The oceans are dominated by microbial ecosystems that have an important role in the biogeochemical cycling of elements on Earth. Marine microorganisms have a central place in the global carbon cycle as they function as a biological pump, sequestering anthropogenic carbon dioxide from the atmosphere in the deep ocean. Moreover, microbial transformations of nitrogen in the ocean greatly contribute to fluxes in the global nitrogen cycle. Therefore, any substantial change in microbial metabolism in the ocean caused by climate change has the potential to significantly alter these effects. Now, two studies highlight the potential impact of climate change on microbial biogeochemical cycles.

declines in biological production and carbon export to the deep ocean ... as a result of the cumulative effects of climate warming

Previous studies have projected moderate decreases in marine biological productivity (that is, the accumulation of organic matter by photosynthetic and chemosynthetic autotrophs) until the year 2100. However, Moore et al. report steady declines in biological production and carbon export to the deep ocean between now and the year 2300 as a result of the cumulative effects of climate warming.

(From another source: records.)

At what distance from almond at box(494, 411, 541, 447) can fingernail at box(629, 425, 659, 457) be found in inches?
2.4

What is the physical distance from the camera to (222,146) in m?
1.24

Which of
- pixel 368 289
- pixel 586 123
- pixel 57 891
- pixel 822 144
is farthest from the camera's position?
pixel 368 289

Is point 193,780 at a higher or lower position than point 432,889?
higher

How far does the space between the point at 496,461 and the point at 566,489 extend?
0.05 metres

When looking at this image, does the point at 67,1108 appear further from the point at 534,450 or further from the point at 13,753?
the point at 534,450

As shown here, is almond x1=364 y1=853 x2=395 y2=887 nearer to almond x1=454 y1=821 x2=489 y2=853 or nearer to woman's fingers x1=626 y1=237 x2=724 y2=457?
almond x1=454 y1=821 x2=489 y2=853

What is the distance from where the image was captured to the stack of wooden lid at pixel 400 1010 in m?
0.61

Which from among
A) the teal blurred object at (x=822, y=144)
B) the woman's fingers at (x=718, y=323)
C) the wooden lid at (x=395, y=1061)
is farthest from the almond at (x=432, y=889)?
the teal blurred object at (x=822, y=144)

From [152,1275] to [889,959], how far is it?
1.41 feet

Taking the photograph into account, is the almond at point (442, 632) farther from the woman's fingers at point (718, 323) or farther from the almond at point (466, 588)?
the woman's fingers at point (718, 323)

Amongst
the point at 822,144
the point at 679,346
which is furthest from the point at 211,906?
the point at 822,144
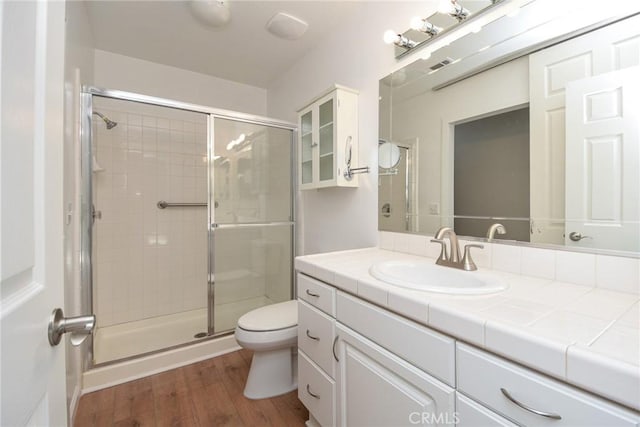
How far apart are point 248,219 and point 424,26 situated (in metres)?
1.85

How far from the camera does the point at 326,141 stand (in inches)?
76.8

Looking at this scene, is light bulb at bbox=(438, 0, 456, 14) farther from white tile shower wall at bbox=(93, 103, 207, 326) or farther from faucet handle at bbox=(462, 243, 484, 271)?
white tile shower wall at bbox=(93, 103, 207, 326)

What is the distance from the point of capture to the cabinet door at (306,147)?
2.07 m

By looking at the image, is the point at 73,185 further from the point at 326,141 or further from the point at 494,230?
the point at 494,230

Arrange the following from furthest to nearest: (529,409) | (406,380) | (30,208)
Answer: (406,380)
(529,409)
(30,208)

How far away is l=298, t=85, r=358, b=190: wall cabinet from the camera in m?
1.81

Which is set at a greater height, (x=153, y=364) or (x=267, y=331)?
(x=267, y=331)

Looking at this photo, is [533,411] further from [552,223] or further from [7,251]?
[7,251]

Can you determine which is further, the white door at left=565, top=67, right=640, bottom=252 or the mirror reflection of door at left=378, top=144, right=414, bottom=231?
the mirror reflection of door at left=378, top=144, right=414, bottom=231

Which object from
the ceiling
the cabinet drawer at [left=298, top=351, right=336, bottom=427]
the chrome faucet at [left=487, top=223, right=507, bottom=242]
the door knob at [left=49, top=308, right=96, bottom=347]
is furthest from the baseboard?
the ceiling

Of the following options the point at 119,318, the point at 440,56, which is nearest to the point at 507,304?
the point at 440,56

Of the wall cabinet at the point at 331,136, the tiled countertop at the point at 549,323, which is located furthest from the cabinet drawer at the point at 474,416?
the wall cabinet at the point at 331,136

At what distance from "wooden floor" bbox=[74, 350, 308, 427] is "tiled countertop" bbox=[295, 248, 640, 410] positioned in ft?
3.16

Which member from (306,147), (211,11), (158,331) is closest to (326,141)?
(306,147)
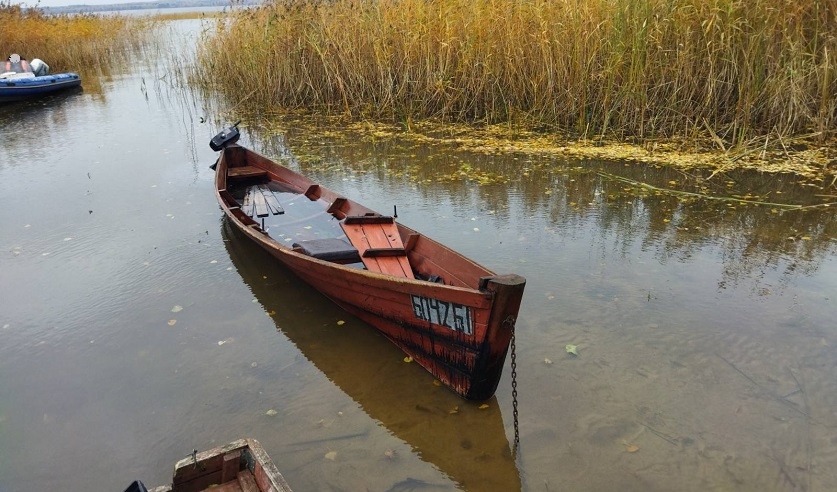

In a global Earth system model that simulated climate warming until 2300 in a high fossil fuel emission scenario, westerly winds in the Southern Hemisphere strengthen and shift towards Antarctica, ocean surface waters warm and sea ice disappears. Moreover, the Antarctic Divergence moves southward, resulting in changes in ocean circulation. Consequently, growth conditions for algae greatly improve, ultimately leading to intense carbon fixation. This bloom in growth is predicted to drive a massive redistribution of nutrients from the intermediate to the deep ocean layers, depriving the upper ocean north of 30°S of nutrients that are essential for sustaining biological production. The authors predict that this decrease in productivity could lead to a 30% reduction in carbon export from the atmosphere to the deep ocean.

In a separate study, Bianchi, Weber et al. investigated microbial anaerobic respiration outside of the anoxic waters of the ocean, found in coastal regions and tropical oxygen minimum zones. In the oxygenated regions, microorganisms gain their energy from sinking organic matter and use molecular oxygen as an electron acceptor during respiration, but in anoxic environments, nitrate and sulfate yield the most energy as acceptors; this reduction results in the release of nitrogen gas (denitrification) and hydrogen sulfide gas. As recent molecular and geochemical evidence indicated that microbial denitrification and sulfate reduction may occur in oxygenated regions of the ocean, the authors developed a size-resolved particle model to predict anaerobic metabolism in sinking organic aggregates that simulates the formation of anoxic microenvironments and predicts the rate of the different metabolisms. Their model predicted that particles can sustain denitrification and sulfate reduction in hypoxic (oxygen-depleted) waters, thus expanding the global niche of marine aerobic microorganisms. The authors hypothesize that their observations have broad implications for the global nitrogen cycle, highlighting the unforeseen contribution of microbial denitrification in the hypoxic water column. When the model was tested using a predicted high-emission climate change scenario, climate-forced changes in ocean oxygen concentration caused a significant shift in denitrification from low to high latitudes in the Pacific Ocean, which could limit biological productivity in these regions.

Together, these two studies highlight the challenge for marine microbiologists in projecting the future for marine microorganisms and their associated biogeochemical cycles as our oceans change.